Operators Replace A Row Of Trees That Screened Their Facility From A Biking And Hiking Trail

Plant team members take on the task of replacing a row of trees that screened their facility from a popular biking and hiking trail.
Operators Replace A Row Of Trees That Screened Their Facility From A Biking And Hiking Trail
Some of the newly planted cedars are seen along the plant’s fence line with Lake Champlain and the Adirondacks in the background.

In spring 2011, a flood largely washed out a row of 15-foot-tall cedar trees that screened the Main Wastewater Treatment Plant from a biking and hiking pathway in Burlington, Vt.

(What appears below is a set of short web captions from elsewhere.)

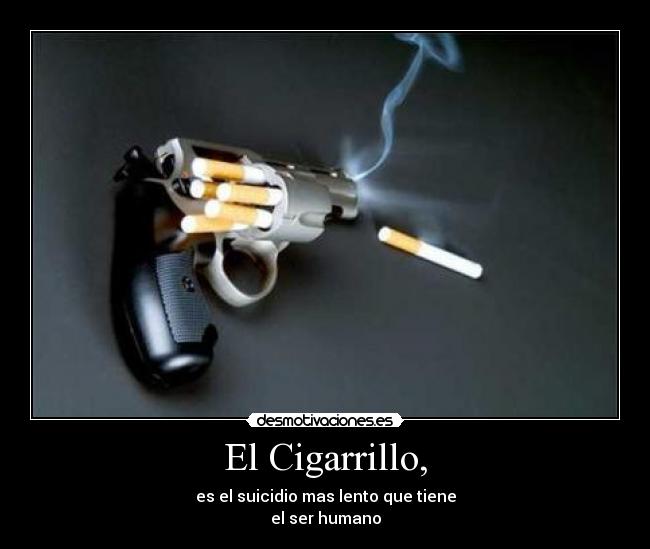 El Cigarrillo, - es el suicidio mas lento que tiene
el ser humano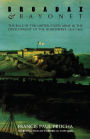 Broadax and Bayonet: The Role of the United States Army in the Development of the Northwest, 1815-1860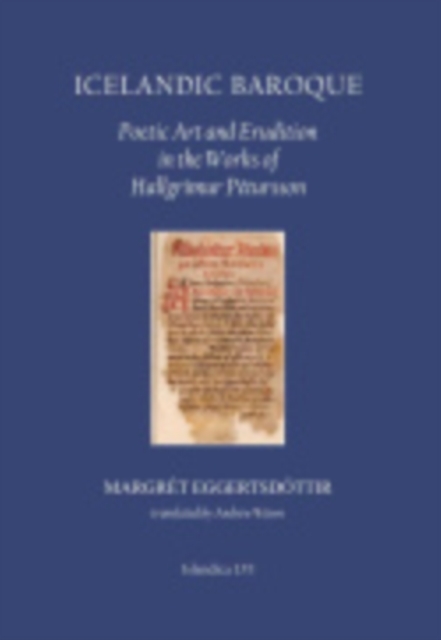 Icelandic Baroque : Poetic Art and Erudition in the Works of Hallgrimur Petursson, Hardback Book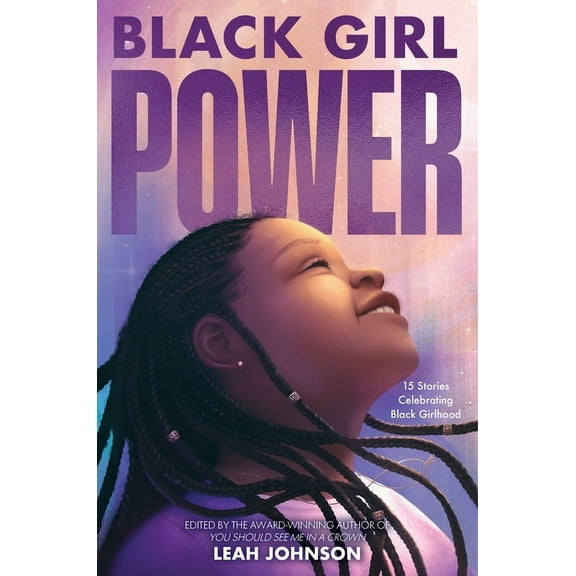 Black Girl Power: 15 Stories Celebrating Black Girlhood, (Hardcover)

Suddenly exposed to passers-by, the plant began to experience vandalism. What’s more, the absence of the trees detracted from the scenery on the pathway, which follows Lake Champlain. So Tim Grover, chief operator, and his team took it upon themselves to plant new cedars that in time will again screen the property.

Lots of water

The landscape at the 5.3 mgd (design) Main plant changed after the 2011 flood. Unusually heavy snowmelt and runoff from New York’s Adirondacks and Vermont’s Green Mountains raised Lake Champlain to more than 3 feet above flood stage, the highest level recorded.

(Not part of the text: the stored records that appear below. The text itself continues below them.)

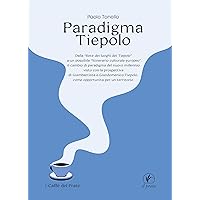 Paradigma Tiepolo: Dalla “Rete dei luoghi dei Tiepolo” ad un possibile “itinerario culturale europeo”, il cambio di paradigma del nuovo millennio visto ... “città complessa” Vol. 1) (Italian Edition)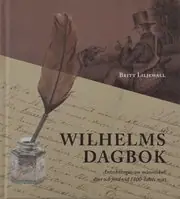 Kundfavorit Wilhelms dagbok: Anteckningar om människor, djur och natur vid 1800-talets mitt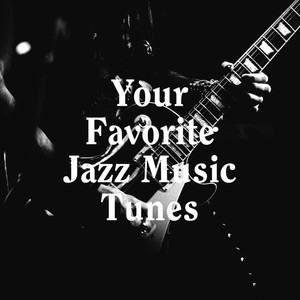 Your Favorite Jazz Music Tunes album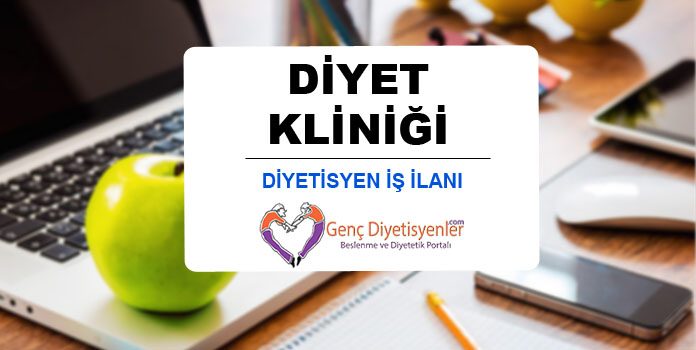 diyet kliniğii diyetisyen iş ilanı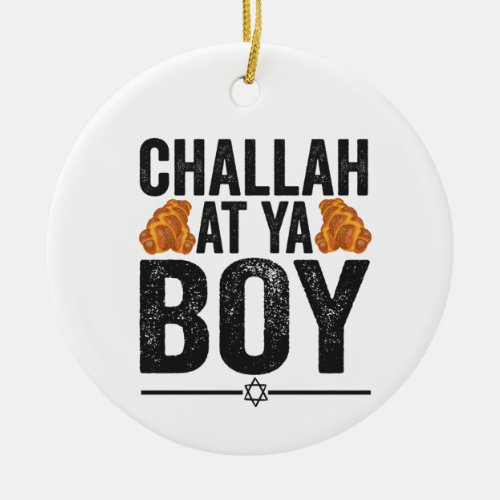 Challah at Ya boy Funny Jewish Hanukkah Holiday Ceramic Ornament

Rising water covered the 6-mile-long shielding pathway and took most of the plant’s 10 mature cedars with it. The flood affected much of the lakefront and some of the city’s infrastructure, including the Main treatment plant, one of three the city operates.

“The flooding on the plant property caused some big hydraulic and equipment issues for about the next three weeks or so until the water receded,” recalls Grover. “But we were never totally out of commission and remained fully functional the whole time.”

The effluent flowmeter near the outfall became surcharged. The chlorine contact tank was backing up and the clarifiers were losing their hydraulic capacity. Higher-than-normal groundwater increased I&I flow to the facility, which could handle peaks up to 15 mgd. “If the lake had flooded another inch or two, we would have been in serious trouble with our gravity flow out of the plant,” says Grover.

Repair mode

While the plant staff worked to resolve the operational challenges, the city moved to repair and replace washed-out sections of the recreational pathway. In the process, workers removed the damaged trees as well as the remaining sound trees, opening the plant to clear view. During summer, as use of the pathway increased, vandals began attacking the clarifiers.

“Since the trees were gone, our plant was totally visible to anyone on the path, and sometimes someone would use one of our four clarifiers as a target for throwing rocks or rip-rap,” says Grover. “The clarifier would go out on torque, and every time that happened, it took six hours or more to recover the rocks and get the clarifier back online.”

Grover and his staff decided to replace the trees themselves when it became clear that doing so was not a high priority for the city crew, which was dealing with many other flooding issues. “We planted the trees because we were frustrated with the continuing vandalism,” Grover says.

Plant operators Matt Dow, Jim Fitzpatrick, Steve Perron and Steve Danyow all helped. Rather than wait for emergency funding from the Federal Emergency Management Agency, they bought 20 cedar trees with funds from the plant’s capital budget. They borrowed a backhoe from another city department and, using Grover’s landscaping experience from a previous career and advice from the nursery, they planted the 6-foot-tall trees in less than a week.

Keeping them growing

“They really did a good job,” says Grover, who admits he was on vacation at the time. “We’ve got a good crew, and they planted the trees and kept the plant running as usual.”

The team members used compost and peat moss during planting to make sure they complied with the warranty requirements of the nursery that provided the trees. Several dry spells followed the planting, so the operators watered the trees with buckets of water drawn from the lake. To deter vandals, they erected signs along the repaired pathway, warning that the area is monitored with security cameras.

Grover says the trees have not yet grown tall enough to provide total shielding, but all have survived and are well on their way to helping the plant team meet the goals of ending the vandalism and restoring a scenic asset along the recreational path.